··· INPUT ROWS
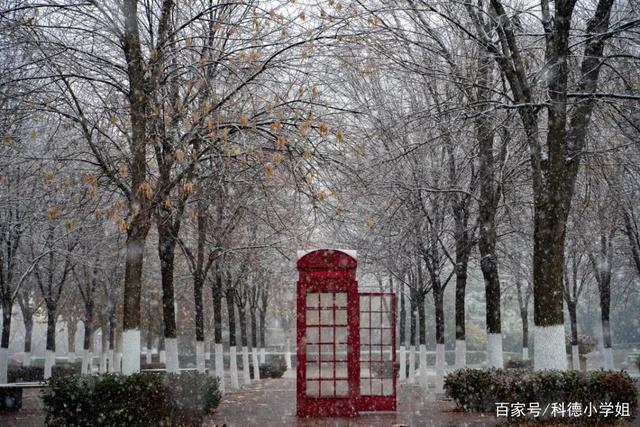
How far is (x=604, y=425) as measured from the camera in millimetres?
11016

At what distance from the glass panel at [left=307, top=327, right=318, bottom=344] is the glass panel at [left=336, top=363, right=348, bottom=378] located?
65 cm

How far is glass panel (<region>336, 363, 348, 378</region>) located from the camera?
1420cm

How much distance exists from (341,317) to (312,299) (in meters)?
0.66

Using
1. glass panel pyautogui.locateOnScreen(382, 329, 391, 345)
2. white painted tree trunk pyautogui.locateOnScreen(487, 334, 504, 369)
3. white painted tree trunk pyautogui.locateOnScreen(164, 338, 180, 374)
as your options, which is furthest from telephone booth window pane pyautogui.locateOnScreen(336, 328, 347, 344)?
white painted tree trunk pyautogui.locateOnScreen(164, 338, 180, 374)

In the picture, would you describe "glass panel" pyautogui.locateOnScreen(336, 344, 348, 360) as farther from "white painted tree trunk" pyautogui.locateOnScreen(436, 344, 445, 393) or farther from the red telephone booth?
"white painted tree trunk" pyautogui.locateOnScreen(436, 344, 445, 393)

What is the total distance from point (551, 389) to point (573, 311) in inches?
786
······
REQUIREMENT: Copy every one of the records above word for word, with the pictures left out.

ANSWER:
How far is (x=604, y=425) as measured from the camera in millimetres?
11016

At what distance from the glass panel at [left=307, top=327, right=318, bottom=344] is the glass panel at [left=336, top=363, right=348, bottom=378] located?
65 cm

How far is glass panel (<region>336, 363, 348, 378</region>) located from the camera?
1420cm

How much distance exists from (341,317) to (312,299) (in meters)?
0.66

Using
1. glass panel pyautogui.locateOnScreen(382, 329, 391, 345)
2. white painted tree trunk pyautogui.locateOnScreen(487, 334, 504, 369)
3. white painted tree trunk pyautogui.locateOnScreen(164, 338, 180, 374)
as your options, which is furthest from telephone booth window pane pyautogui.locateOnScreen(336, 328, 347, 344)?
white painted tree trunk pyautogui.locateOnScreen(164, 338, 180, 374)

In the picture, would you describe "glass panel" pyautogui.locateOnScreen(336, 344, 348, 360) as farther from "white painted tree trunk" pyautogui.locateOnScreen(436, 344, 445, 393) or farther from the red telephone booth?
"white painted tree trunk" pyautogui.locateOnScreen(436, 344, 445, 393)

What is the total distance from point (551, 389) to point (573, 311) in inches?
786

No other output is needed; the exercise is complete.